Virginia’s state parks are amazing. This was yet another experience at a beautiful park with many opportunities for interesting, relaxing activities. Before the meeting began, we enjoyed a canoe float trip on the river, walked a trail, and met the small brown bats that live in a display case at a kiosk.
The cottages are very nice, though not fancy, very well-equipped with bed linens, towels, as well as kitchen and dining needs. Bring your own food and a book to read or games to play as you sit in a rocker on the porch or around the living room fireplace when you aren’t engaging in hiking, canoeing, swimming, horseback riding or birding.
I know people who have systematically visited each of Virginia’s parks, and some who are in the process. I spoke to someone recently who goes to a Virginia state park every New Year’s weekend and loves the winter getaways.
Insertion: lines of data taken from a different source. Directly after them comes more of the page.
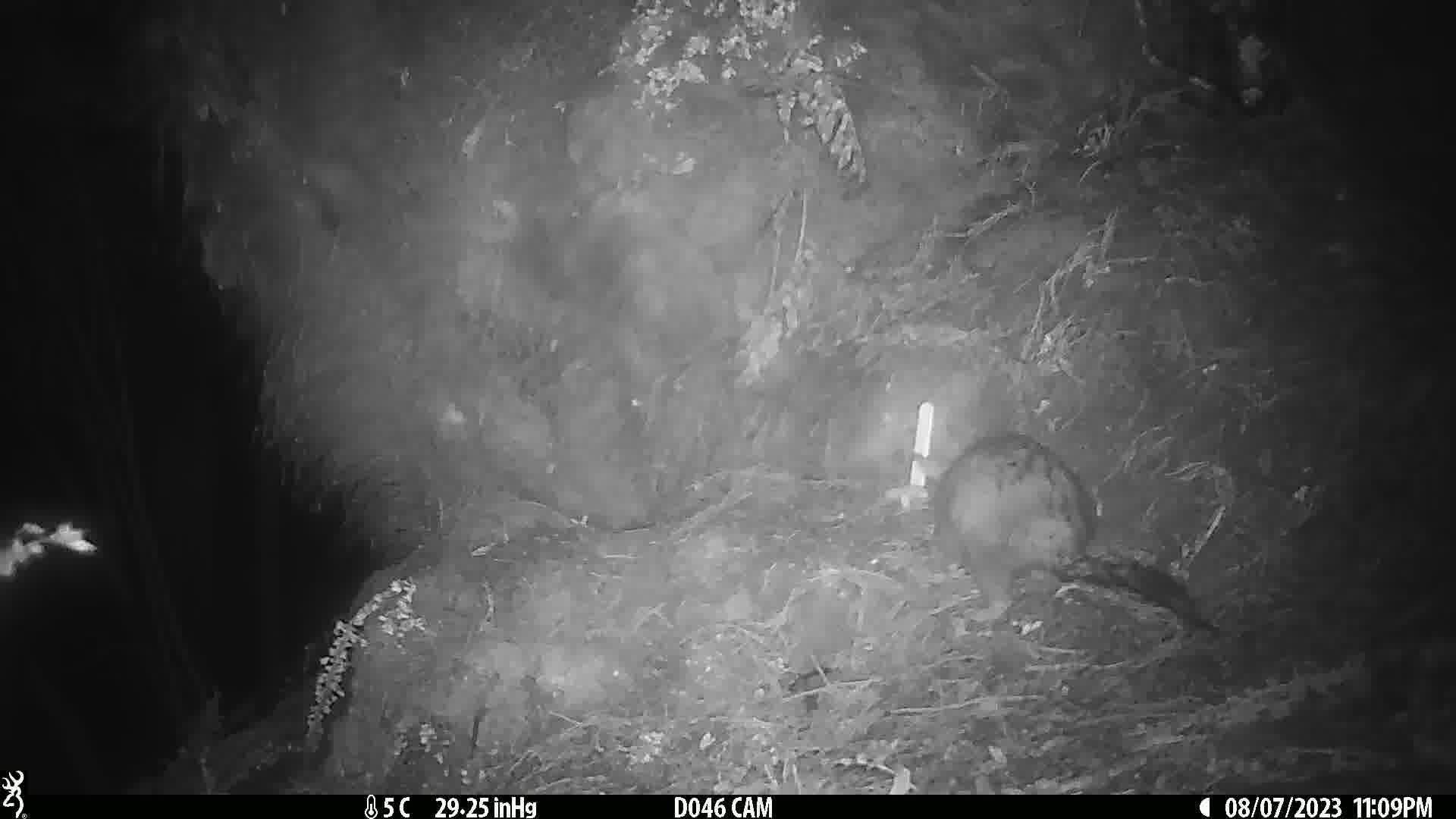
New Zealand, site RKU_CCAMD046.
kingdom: Animalia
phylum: Chordata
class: Mammalia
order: Diprotodontia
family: Phalangeridae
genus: Trichosurus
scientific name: Trichosurus vulpecula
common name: common brushtail possum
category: possum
Possum (common brushtail possum) (Trichosurus vulpecula).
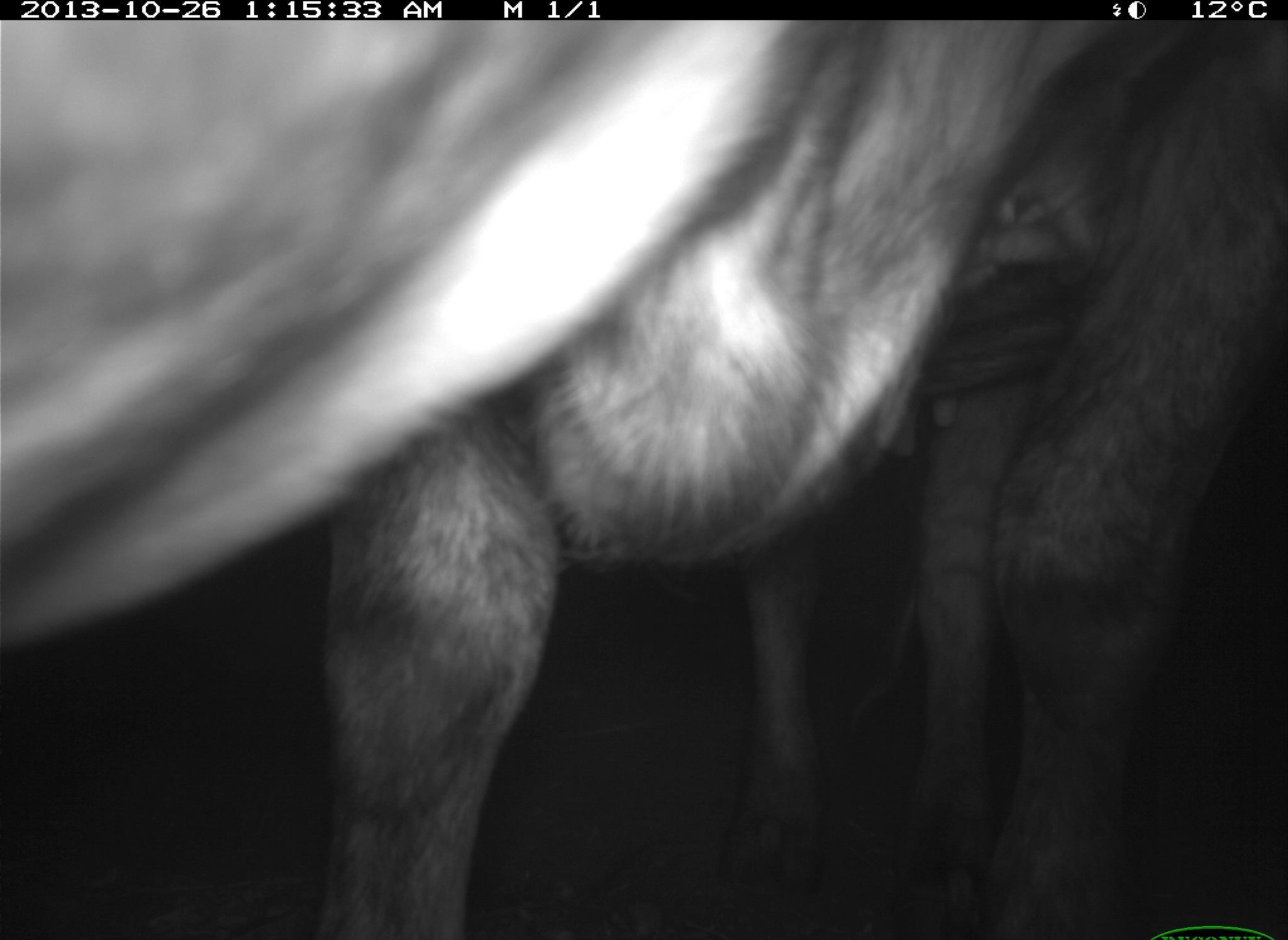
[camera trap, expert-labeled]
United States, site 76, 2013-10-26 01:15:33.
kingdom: Animalia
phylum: Chordata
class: Mammalia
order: Artiodactyla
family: Bovidae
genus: Bos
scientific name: Bos taurus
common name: cow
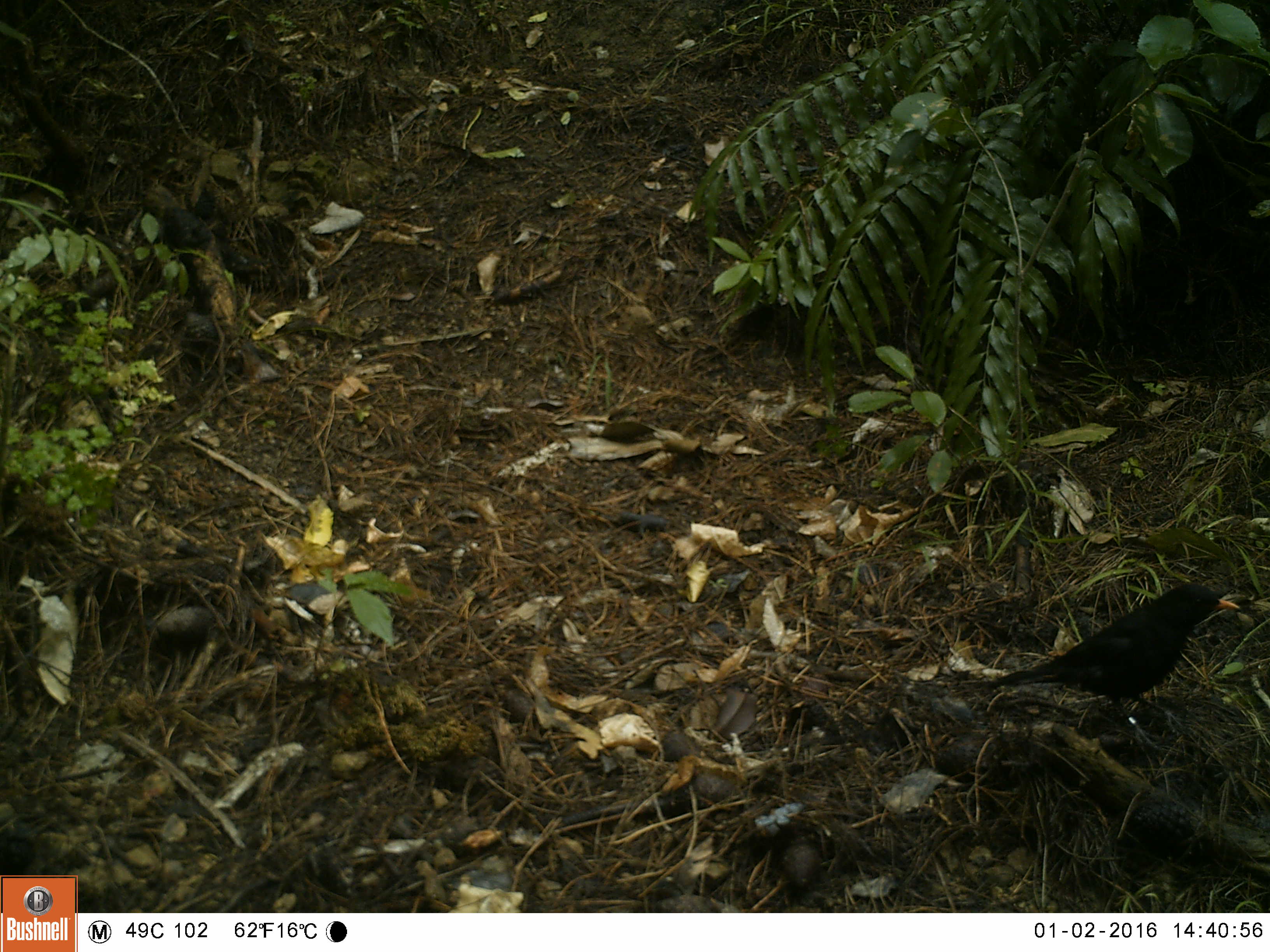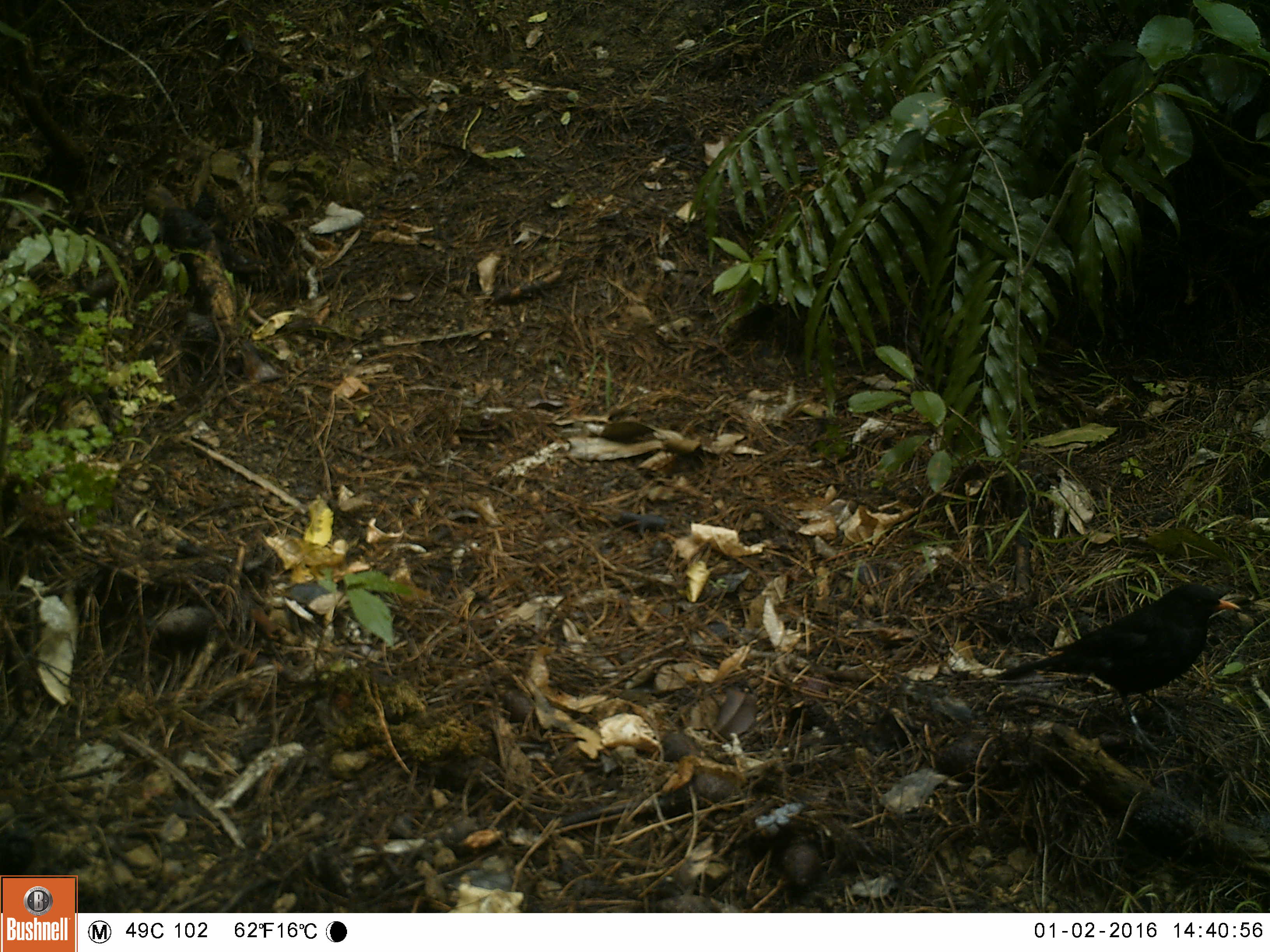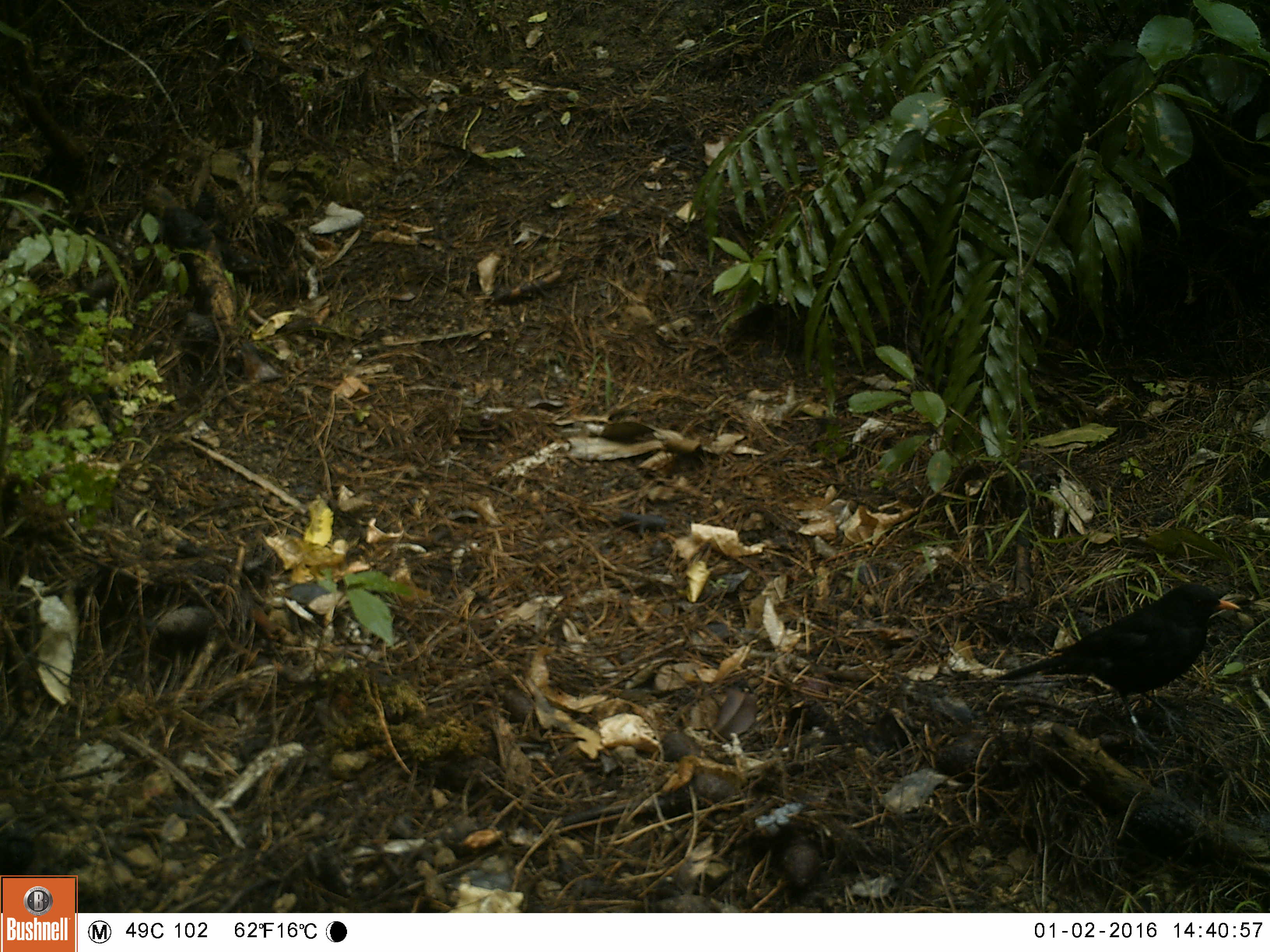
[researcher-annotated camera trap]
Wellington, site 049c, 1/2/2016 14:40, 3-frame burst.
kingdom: Animalia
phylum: Chordata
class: Aves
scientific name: Aves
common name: bird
Bird (Aves).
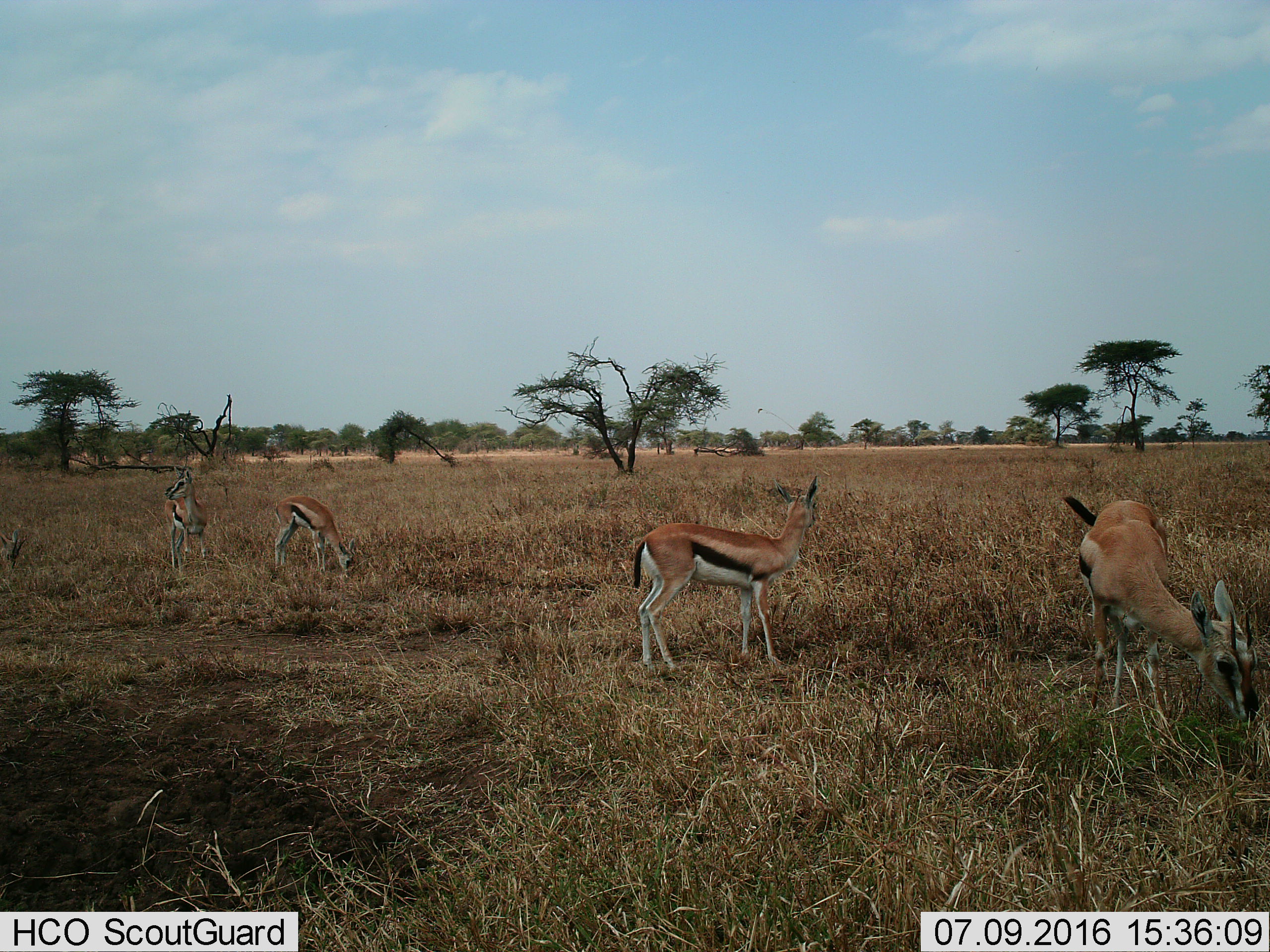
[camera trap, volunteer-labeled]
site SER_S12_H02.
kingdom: Animalia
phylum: Chordata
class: Mammalia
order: Artiodactyla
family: Bovidae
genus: Eudorcas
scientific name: Eudorcas thomsonii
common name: thomson's gazelle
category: gazellethomsons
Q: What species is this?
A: Gazellethomsons (thomson's gazelle) (Eudorcas thomsonii).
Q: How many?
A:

Well, we did settle down to work and had a number of presentations that relate to the work of the subcommittee.
To continue the theme of state parks that come under our jurisdiction in the budget, Director Joe Elton gave a talk on the history of the state park system that is celebrating its 75th anniversary this year. The first parks were built by the Youth Conservation Corps during the Depression.
Dave Johnson, Director of the Department of Conservation and Recreation, explained a recent reorganization of the department as well as the upcoming stormwater regulations.
The next topic was agricultural stewardship, farmland preservation and international marketing of Virginia’s agricultural products followed by a presentation on forestry best management practices and “Firewise Virginia.” Agriculture and forestry is Virginia’s biggest business. About 16 million acres in Virginia are forested, but that number decreases each year as new development takes place, losing an estimated 16,000 acres each year.
We had an update on the Watershed Implementation Plan so essential to cleaning up the Chesapeake Bay and a report on the health of the Shenandoah River. (It’s what you don’t see that counts!) After extensive study of the causes for fish kills in recent years, there is no certain conclusion, but the good news is that the fish population is rebounding.
Then we had a great report from the Virginia Outdoors Foundation about conservation easements and the Shenandoah Valley Riparian Buffer Compilation Project. In this region alone VOF permanently protects over 112, 000 acres and more than 600,000 acres statewide.